═════ PASSAGE GIVEN

Anyway, I've been reading Brother Yun's second book and he talks a lot about embracing suffering. It wasn't clicking until I read in Matthew, when Jesus was led by the Holy Spirit into the wilderness, where He was tempted. Le by the Holy Spirit! This completely turns the whole Prosperity Gospel concept on it's head. Jesus was not led to a desert oasis to bask in comfort while those in the desert surrounding him suffered. He was led to the wilderness where He could share in our suffering and go through what we go through.

And so I step back with new perspective on the difficulties I have faced here in Italy and elsewhere, and I wonder as I go forward, how to embrace suffering. It is certainly true that the month my bank account here was blocked saw me step forward in financial faith in a way I never had otherwise.

There's a balance and a level of discernment here. Embracing suffering does not mean I don't put up a spiritual fight. I feel it means the exact opposite. Knowing that God is in control means that every situation in which I find myself will work for my good, because I love God and am called according to His purpose. It means that in Christ I have nothing to fear, because I can do all things through Him. It means that I therefore have a spirit of power, love and self control. It means I face every challenge as if I've already won, because really, I have.

Monday, February 10, 2014

Post 41

The other evening I was out with some people from church. My closest buddies weren't around, but I decided to foray into unchartered territory and expand a bit. Admirable enough, I suppose.

I am not the best at inserting myself into conversation when I'm with a group of unknown to little known people. I figure if there are two groups of people who are pretty good friends and I'm the odd person out, they should be extending courtesy to me. However, I remember that my prayer this year is to seek to serve and not be served, so despite failing multiple times, I put myself on the line until we were finally all introduced.

The first time I tried I don't think anyone heard me. The second time was interrupted to take pictures, and no one felt it was necessary to continue until I started for the third time to remind them of my presence. There was this annoying Catania/Sicily rivalry competitive thing going on, and people got a bit caught up I suppose. At one point I pulled out a book and started to read. But then I thought that might have been rude, and as we all know, two wrongs don't make a right. (I am fully aware of how this is a passive aggressive jab...)

══════════

LIST OF TASKS:
[A] Write out the part of the blog excerpt between "Monday, February 10, 2014" and "enough, I suppose.", inclusive, word for word.
[B] List every geographic place name that the blog excerpt mentions.

═════ EXCERPTED DATA

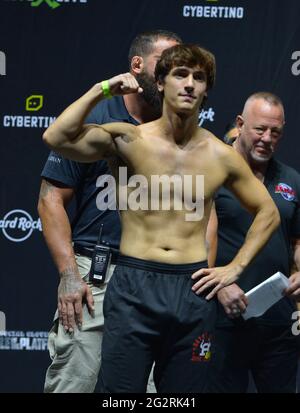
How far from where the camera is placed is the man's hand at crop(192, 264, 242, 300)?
334cm

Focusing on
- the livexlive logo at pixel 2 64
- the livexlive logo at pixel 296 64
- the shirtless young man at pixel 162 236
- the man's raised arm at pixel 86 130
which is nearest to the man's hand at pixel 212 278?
the shirtless young man at pixel 162 236

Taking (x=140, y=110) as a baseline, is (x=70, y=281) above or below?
below

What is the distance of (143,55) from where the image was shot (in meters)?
4.06

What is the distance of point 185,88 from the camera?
3350 mm

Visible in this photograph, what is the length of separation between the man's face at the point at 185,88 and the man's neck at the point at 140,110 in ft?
1.93

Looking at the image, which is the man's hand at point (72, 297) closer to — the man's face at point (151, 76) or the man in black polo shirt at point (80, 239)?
the man in black polo shirt at point (80, 239)

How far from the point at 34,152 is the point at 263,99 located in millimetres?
1355

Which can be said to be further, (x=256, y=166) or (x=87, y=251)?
(x=256, y=166)

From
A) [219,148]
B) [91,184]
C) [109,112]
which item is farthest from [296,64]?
[219,148]

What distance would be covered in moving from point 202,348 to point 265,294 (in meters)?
0.53

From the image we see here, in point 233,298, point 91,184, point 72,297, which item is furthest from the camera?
point 91,184

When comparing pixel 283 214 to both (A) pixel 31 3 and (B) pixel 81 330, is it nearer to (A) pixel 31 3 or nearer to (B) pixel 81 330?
(B) pixel 81 330

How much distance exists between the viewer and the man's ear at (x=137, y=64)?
404 cm

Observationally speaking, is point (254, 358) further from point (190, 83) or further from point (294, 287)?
point (190, 83)
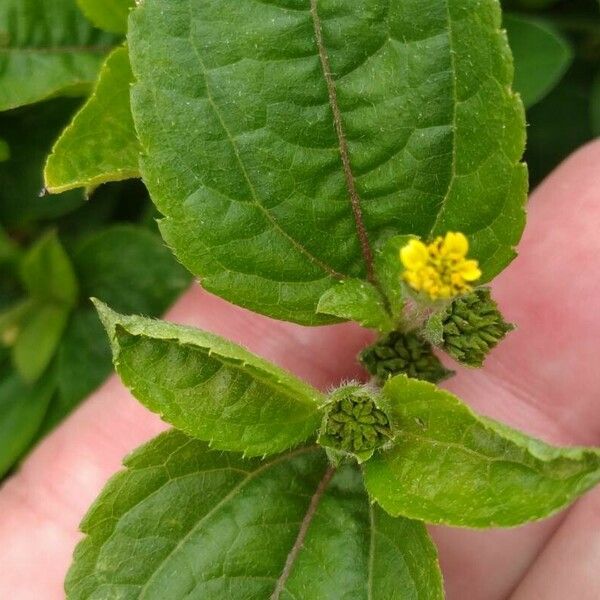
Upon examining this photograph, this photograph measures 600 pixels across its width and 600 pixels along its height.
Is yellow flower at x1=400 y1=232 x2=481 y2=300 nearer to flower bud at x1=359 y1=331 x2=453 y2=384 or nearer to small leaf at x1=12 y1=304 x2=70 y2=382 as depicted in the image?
flower bud at x1=359 y1=331 x2=453 y2=384

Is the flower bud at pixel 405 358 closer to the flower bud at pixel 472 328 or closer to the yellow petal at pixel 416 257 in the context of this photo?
the flower bud at pixel 472 328

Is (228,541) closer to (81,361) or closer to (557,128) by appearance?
(81,361)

══════════

RESULTS:
[A]
Monday, February 10, 2014

Post 41

The other evening I was out with some people from church. My closest buddies weren't around, but I decided to foray into unchartered territory and expand a bit. Admirable enough, I suppose.

[B] Italy, Catania, Sicily